Situational Analysis grant of  Lymphoedema and adenolymphangitis (ADL) in Northeastern Nigeria

Procedures for health facility-based management of lymphoedema and adenolymphangitis (ADL) have proved very effective in some countries. Unfortunately, in resource-poor communities of Africa where health facilities are few, overburdened, and inaccessible, an alternative approach is required. Community-based care (CC), patient care (PC) and health facility care (HC) approaches were compared.

In the CC arm, communities were required to select one of their members for caregiving to its affected members, while in the PC, participants were allocated to groups under a leader with responsibility for caregiving to group members.

In HC, care was given by the nearest health facility. Caregivers from the three arms were trained and supplies were kept at the local government health office.

In the sixth month of intervention, 325 lymphoedema and adenolymphangitis patients were recruited into the study as participants. Within 12 months, compliance with hygiene practices increased from 29.4% to 62.6% and ADL episodes declined from 43.1% to 4.4% in the community designs arm and the cost on the health system was minimal.
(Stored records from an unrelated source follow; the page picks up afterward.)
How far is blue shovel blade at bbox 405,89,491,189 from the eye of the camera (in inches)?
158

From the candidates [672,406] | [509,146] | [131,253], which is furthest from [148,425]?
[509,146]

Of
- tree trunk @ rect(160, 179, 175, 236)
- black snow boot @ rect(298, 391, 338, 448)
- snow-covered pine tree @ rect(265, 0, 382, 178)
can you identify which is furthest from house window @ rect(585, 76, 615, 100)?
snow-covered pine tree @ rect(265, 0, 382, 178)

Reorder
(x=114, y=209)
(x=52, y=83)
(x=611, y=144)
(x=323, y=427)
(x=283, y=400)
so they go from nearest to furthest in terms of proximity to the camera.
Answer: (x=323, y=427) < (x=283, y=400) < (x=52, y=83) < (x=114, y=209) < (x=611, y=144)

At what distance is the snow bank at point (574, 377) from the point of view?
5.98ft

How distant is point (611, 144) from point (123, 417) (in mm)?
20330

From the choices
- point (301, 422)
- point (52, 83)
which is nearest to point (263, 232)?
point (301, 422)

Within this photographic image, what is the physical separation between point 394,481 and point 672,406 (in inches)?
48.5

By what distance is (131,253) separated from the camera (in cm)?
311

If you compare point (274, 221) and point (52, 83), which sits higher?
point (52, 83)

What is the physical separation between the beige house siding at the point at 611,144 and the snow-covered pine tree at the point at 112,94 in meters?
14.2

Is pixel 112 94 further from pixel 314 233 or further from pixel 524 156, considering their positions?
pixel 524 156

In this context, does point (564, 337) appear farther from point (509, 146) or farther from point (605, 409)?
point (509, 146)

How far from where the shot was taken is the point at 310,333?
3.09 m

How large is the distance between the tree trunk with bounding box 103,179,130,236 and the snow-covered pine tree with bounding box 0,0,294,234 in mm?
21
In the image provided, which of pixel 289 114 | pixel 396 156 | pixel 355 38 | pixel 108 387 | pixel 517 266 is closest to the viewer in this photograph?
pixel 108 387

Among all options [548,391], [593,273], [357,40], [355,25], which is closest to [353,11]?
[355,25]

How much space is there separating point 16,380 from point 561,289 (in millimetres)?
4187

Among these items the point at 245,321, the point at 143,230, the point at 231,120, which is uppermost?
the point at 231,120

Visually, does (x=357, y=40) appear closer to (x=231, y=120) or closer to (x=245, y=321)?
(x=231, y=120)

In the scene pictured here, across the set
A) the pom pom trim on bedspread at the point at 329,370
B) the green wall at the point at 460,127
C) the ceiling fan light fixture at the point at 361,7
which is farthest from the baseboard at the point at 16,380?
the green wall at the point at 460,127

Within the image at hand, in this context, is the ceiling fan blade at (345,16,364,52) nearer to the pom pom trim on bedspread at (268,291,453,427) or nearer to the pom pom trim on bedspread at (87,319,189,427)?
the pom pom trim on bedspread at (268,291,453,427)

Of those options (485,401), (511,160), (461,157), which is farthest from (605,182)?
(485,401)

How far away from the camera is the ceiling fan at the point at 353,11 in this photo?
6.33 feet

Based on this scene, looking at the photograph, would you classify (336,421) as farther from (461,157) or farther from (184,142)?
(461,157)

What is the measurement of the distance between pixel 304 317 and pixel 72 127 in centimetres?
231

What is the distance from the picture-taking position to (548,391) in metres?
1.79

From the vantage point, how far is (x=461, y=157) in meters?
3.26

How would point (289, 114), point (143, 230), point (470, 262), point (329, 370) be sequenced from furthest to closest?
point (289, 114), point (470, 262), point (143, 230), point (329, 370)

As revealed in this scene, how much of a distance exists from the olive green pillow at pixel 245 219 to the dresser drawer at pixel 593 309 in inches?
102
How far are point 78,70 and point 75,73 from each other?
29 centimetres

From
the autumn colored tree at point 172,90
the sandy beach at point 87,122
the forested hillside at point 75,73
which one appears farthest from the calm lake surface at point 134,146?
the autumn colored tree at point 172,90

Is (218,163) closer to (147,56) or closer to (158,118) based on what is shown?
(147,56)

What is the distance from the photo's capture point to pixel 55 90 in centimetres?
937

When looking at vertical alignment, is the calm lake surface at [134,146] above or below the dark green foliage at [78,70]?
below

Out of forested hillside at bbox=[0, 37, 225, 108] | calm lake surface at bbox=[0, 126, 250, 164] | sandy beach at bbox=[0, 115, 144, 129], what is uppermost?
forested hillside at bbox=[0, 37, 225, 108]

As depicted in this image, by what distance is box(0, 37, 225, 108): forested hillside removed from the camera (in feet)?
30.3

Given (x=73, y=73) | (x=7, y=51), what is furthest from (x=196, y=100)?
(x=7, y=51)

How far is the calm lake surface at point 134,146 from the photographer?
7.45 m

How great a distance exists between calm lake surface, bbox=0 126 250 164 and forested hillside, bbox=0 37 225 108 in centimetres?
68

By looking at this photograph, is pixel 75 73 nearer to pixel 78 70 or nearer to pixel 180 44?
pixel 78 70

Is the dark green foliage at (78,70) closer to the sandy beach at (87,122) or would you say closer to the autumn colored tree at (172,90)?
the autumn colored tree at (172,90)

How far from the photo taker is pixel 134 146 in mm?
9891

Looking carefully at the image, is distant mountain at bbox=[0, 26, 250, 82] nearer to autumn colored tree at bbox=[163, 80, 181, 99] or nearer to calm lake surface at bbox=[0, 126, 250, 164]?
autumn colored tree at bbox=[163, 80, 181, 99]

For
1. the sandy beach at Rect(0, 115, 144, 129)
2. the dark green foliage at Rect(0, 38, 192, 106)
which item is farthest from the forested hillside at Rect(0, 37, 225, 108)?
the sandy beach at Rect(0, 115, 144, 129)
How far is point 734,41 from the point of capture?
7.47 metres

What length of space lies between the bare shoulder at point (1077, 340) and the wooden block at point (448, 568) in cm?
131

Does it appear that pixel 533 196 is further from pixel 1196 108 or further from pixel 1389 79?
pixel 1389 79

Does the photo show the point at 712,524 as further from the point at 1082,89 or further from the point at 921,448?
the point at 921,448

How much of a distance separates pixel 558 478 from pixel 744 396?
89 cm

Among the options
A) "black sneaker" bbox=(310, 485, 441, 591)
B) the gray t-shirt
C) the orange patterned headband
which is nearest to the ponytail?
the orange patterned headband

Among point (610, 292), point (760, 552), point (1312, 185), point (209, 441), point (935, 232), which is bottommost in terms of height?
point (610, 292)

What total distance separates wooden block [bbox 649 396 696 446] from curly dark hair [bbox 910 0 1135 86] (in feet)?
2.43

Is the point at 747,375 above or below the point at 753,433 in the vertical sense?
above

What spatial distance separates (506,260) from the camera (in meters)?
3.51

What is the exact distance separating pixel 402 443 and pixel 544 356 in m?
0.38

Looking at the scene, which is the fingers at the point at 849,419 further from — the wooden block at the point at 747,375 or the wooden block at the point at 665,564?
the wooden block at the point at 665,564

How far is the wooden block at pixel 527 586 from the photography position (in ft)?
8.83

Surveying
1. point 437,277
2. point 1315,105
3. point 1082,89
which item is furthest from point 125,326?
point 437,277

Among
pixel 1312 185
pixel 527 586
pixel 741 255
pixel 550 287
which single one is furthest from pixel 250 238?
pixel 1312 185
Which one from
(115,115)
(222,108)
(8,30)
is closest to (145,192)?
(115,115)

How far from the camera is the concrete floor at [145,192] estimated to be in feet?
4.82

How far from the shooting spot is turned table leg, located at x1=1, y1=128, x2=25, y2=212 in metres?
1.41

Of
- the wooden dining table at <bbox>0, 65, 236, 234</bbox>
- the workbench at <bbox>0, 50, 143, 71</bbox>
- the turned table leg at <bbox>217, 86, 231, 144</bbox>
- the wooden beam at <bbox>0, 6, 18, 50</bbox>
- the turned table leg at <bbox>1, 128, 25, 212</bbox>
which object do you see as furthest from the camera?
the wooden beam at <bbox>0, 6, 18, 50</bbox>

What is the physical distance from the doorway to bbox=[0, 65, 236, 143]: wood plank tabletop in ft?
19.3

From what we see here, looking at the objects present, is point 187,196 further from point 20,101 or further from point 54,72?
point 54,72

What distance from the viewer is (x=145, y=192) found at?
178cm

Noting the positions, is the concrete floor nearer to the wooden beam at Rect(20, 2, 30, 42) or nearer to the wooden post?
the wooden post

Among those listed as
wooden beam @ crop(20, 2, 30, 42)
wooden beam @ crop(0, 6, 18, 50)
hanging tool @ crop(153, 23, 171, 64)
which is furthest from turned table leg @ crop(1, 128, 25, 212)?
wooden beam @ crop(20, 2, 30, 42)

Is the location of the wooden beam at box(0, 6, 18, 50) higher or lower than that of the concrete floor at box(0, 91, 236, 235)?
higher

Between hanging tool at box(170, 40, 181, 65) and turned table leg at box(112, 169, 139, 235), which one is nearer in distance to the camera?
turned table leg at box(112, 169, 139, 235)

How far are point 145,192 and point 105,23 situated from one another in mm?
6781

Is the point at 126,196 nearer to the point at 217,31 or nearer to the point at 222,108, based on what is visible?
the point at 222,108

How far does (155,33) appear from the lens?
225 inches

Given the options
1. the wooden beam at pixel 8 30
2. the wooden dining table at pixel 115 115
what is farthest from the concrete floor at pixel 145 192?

However, in the patient and health care arms, compliance and accessibility to supplies was severely affected by poor coordination, delay in resource collection leading to very minimal effect on lesions, odour, ADL frequency and duration. Participants abandoned the health facilities after the second visit. Community care approach was more culturally acceptable and effective for the management lymphoedema and ADL than other approaches.